Öğle ve ikindi namazlarını Peygamberimiz kendi ictihadlarıyla hep cemaatle kıldırdığı için bu iki namaz da farzdır. Bunlar birleştirilebilir. Yatsı namazı da akşamın uzantısı sayıldığından akşam ile yatsı da birleştirilebilir. Peygamberimiz yolculuklarda genelde öğle ile ikindiyi ve akşam ile yatsıyı birleştirerek kılardı. Normal zamanlarda da hiçbir mazeret yok iken bu namazları bazen birleştirmiştir. Bu bakımdan Hz. Hüseyin’in oğlu özellikle gençler için bu namazları birlikte kılmalarını öğütlemiş, “Namaz beş değil mi?” diyenlere “Hiç kılmamaktansa böyle yapmaları daha iyidir” demiştir. Onun torunu olan İmam Ca'fer-i Sadık Hazretleri, öğle ile ikindi ve akşam ile de yatsı namazlarını birleştirmeğe cevaz vermiştir. Ama elbette ayrı ayrı kılmak daha efdaldir.

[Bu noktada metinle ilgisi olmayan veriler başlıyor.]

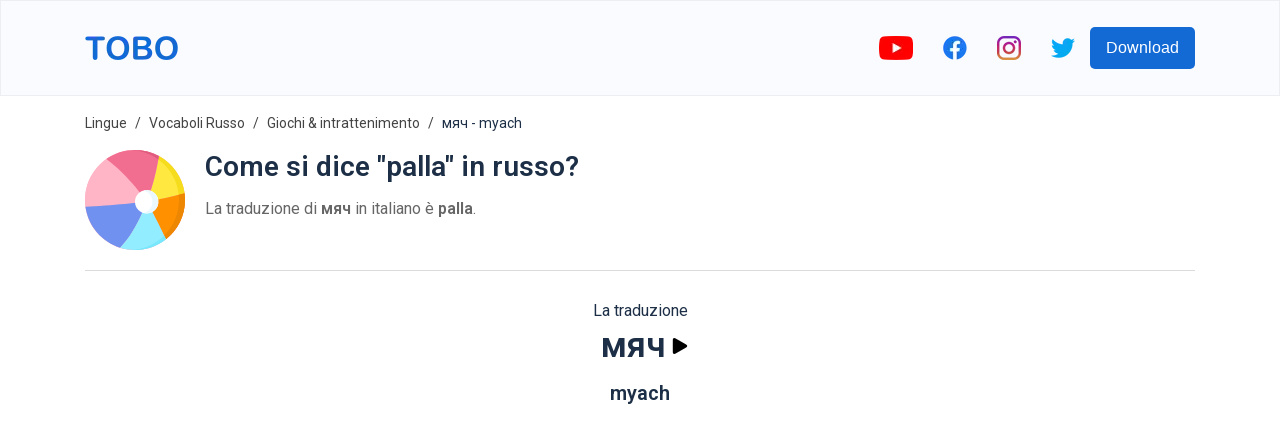

--- FILE ---
content_type: text/html; charset=utf-8
request_url: https://www.google.com/recaptcha/api2/aframe
body_size: 249
content:
<!DOCTYPE HTML><html><head><meta http-equiv="content-type" content="text/html; charset=UTF-8"></head><body><script nonce="E9kQS_xlR9Rm_QSymJSvpg">/** Anti-fraud and anti-abuse applications only. See google.com/recaptcha */ try{var clients={'sodar':'https://pagead2.googlesyndication.com/pagead/sodar?'};window.addEventListener("message",function(a){try{if(a.source===window.parent){var b=JSON.parse(a.data);var c=clients[b['id']];if(c){var d=document.createElement('img');d.src=c+b['params']+'&rc='+(localStorage.getItem("rc::a")?sessionStorage.getItem("rc::b"):"");window.document.body.appendChild(d);sessionStorage.setItem("rc::e",parseInt(sessionStorage.getItem("rc::e")||0)+1);localStorage.setItem("rc::h",'1768692260422');}}}catch(b){}});window.parent.postMessage("_grecaptcha_ready", "*");}catch(b){}</script></body></html>

--- FILE ---
content_type: image/svg+xml
request_url: https://firebasestorage.googleapis.com/v0/b/words-editor.appspot.com/o/wordImages%2FqTE0mEwFxu53wcCO4dYt.svg?alt=media&token=433feb99-d38b-4f49-ac90-f25e887805a1
body_size: 1821
content:
<svg id="Layer_1" enable-background="new 0 0 497 497" height="512" viewBox="0 0 497 497" width="512" xmlns="http://www.w3.org/2000/svg"><g><circle cx="248.5" cy="248.5" fill="#ffb5c5" r="248.5"/><circle cx="248.5" cy="248.5" fill="#ffb5c5" r="248.5"/><g><path d="m306.506 257.227s-188.82 20.307-304.184 25.245c13.162 96.265 81.441 174.978 172.001 203.264 82.643-80.663 132.183-228.509 132.183-228.509z" fill="#7191f0"/><path d="m494.696 214.65c-10.881-79.872-59.696-147.677-127.715-184.64-8.64 58.949-26.075 145.028-60.475 227.217 0 0 95.495-17.097 188.19-42.577z" fill="#ffe940"/><g><path d="m465.633 222.358c9.644-2.471 19.368-5.043 29.063-7.708-10.881-79.872-59.696-147.677-127.715-184.64-.81 5.525-1.697 11.289-2.668 17.266 55.58 40.345 93.798 103.141 101.32 175.082z" fill="#f5dc1d"/></g><path d="m306.506 257.227s40.313 67.853 95.898 186.382c57.615-45.509 94.596-115.988 94.596-195.109 0-11.484-.796-22.78-2.304-33.85-92.695 25.48-188.19 42.577-188.19 42.577z" fill="#ff9000"/><g><path d="m494.696 214.65c-9.695 2.665-19.419 5.237-29.063 7.708.898 8.592 1.367 17.312 1.367 26.142 0 68.959-28.095 131.351-73.456 176.372 2.907 6.099 5.86 12.34 8.86 18.737 57.615-45.509 94.596-115.988 94.596-195.109 0-11.484-.796-22.78-2.304-33.85z" fill="#ed8600"/></g><path d="m174.322 485.737c23.427 7.317 48.341 11.263 74.178 11.263 58.122 0 111.58-19.959 153.904-53.391-55.585-118.528-95.898-186.382-95.898-186.382s-49.54 147.846-132.184 228.51z" fill="#91edff"/><g><path d="m233.399 496.543c4.996.3 10.03.457 15.101.457 58.122 0 111.58-19.959 153.904-53.391-3-6.397-5.953-12.638-8.86-18.737-41.625 41.313-97.791 67.982-160.145 71.671z" fill="#79e7fc"/></g><path d="m306.506 257.227c34.4-82.189 51.835-168.268 60.475-227.217-35.218-19.138-75.58-30.01-118.481-30.01-52.894 0-101.918 16.538-142.21 44.708 118.333 88.841 200.216 212.519 200.216 212.519z" fill="#f26e91"/><g><path d="m366.981 30.01c-35.218-19.138-75.58-30.01-118.481-30.01-5.077 0-10.118.156-15.12.456 48.76 2.88 93.733 19.817 130.933 46.82.971-5.977 1.858-11.741 2.668-17.266z" fill="#e05c7e"/></g></g><circle cx="306.506" cy="257.227" fill="#fff" r="58.006"/><path d="m306.506 199.222c-5.189 0-10.214.691-15 1.969 24.763 6.613 43.006 29.19 43.006 56.037s-18.243 49.424-43.006 56.037c4.786 1.278 9.811 1.969 15 1.969 32.036 0 58.006-25.97 58.006-58.006s-25.97-58.006-58.006-58.006z" fill="#ebf9ff"/></g></svg>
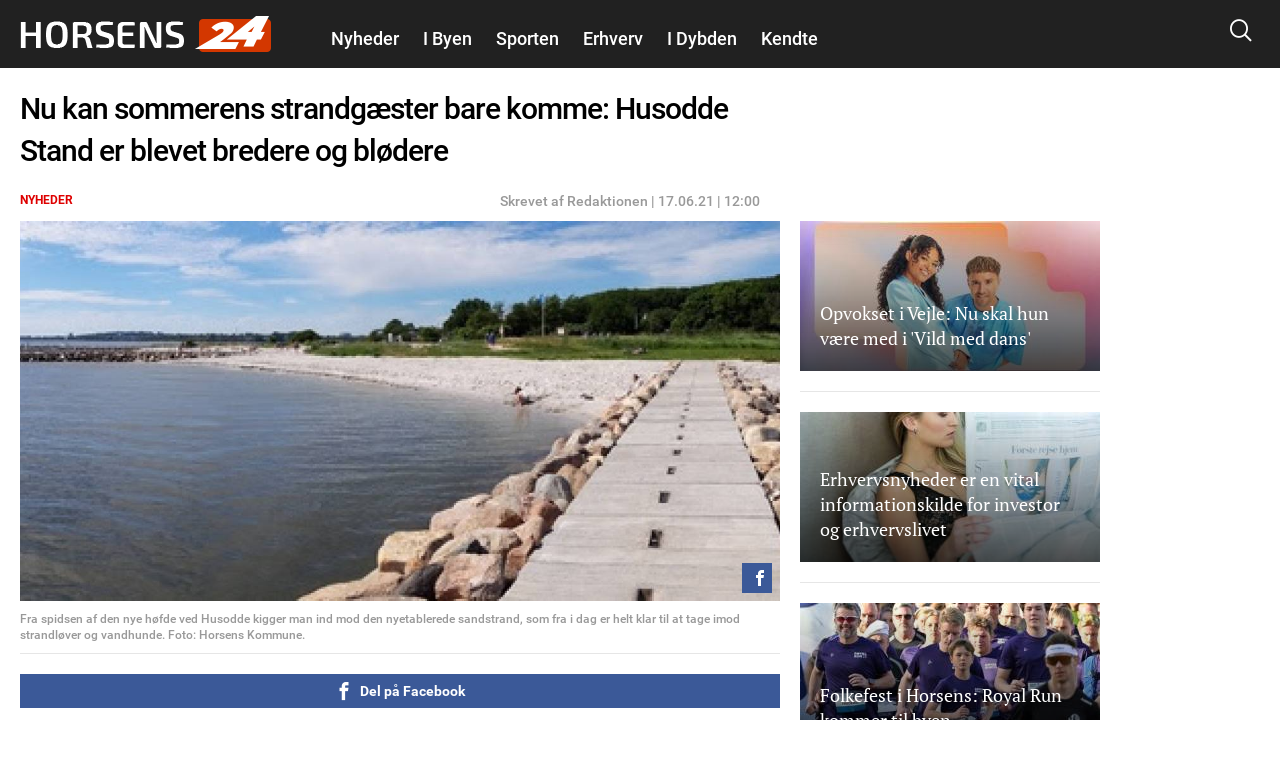

--- FILE ---
content_type: text/html; charset=utf-8
request_url: https://www.google.com/recaptcha/api2/aframe
body_size: 269
content:
<!DOCTYPE HTML><html><head><meta http-equiv="content-type" content="text/html; charset=UTF-8"></head><body><script nonce="4t5D0zaWFYKMgPXDaZXC3g">/** Anti-fraud and anti-abuse applications only. See google.com/recaptcha */ try{var clients={'sodar':'https://pagead2.googlesyndication.com/pagead/sodar?'};window.addEventListener("message",function(a){try{if(a.source===window.parent){var b=JSON.parse(a.data);var c=clients[b['id']];if(c){var d=document.createElement('img');d.src=c+b['params']+'&rc='+(localStorage.getItem("rc::a")?sessionStorage.getItem("rc::b"):"");window.document.body.appendChild(d);sessionStorage.setItem("rc::e",parseInt(sessionStorage.getItem("rc::e")||0)+1);localStorage.setItem("rc::h",'1768756557398');}}}catch(b){}});window.parent.postMessage("_grecaptcha_ready", "*");}catch(b){}</script></body></html>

Şimdi siz işiniz gereği vaktinde kılamadığınız namazları (öğle-ikindi) öğle vakti içinde (önce öğleyi, ardından ikindiyi) takdimen cem edebilirsiniz. Yahut ikindi vakti içinde yine önce öğleyi, sonra ikindiyi te'hiren birleştirebilirsiniz. Şayet buna da vakit veya imkân bulamazsanız eve döndüğünüzde bu namazları sırasıyla cem'an kılabilirsiniz (öğle, ikindi, akşam).

Dediğim gibi namaz Allah ile iletişimdir, bu bakımdan namaz mü'minin mi'racı sayılmıştır. Bulunduğunuz yerde içinizden Allah'ı düşünmek de namaz sayılır. Nitekim cephede tam savaş durumunda askerin sadece "Allahu ekber" demesi dahi namaz için yeterli sayılmıştır. Allah kabul etsin. Başarı dileklerim ve sevgilerimle değerli köylüm Ahmet Bey, gözlerinden öperim.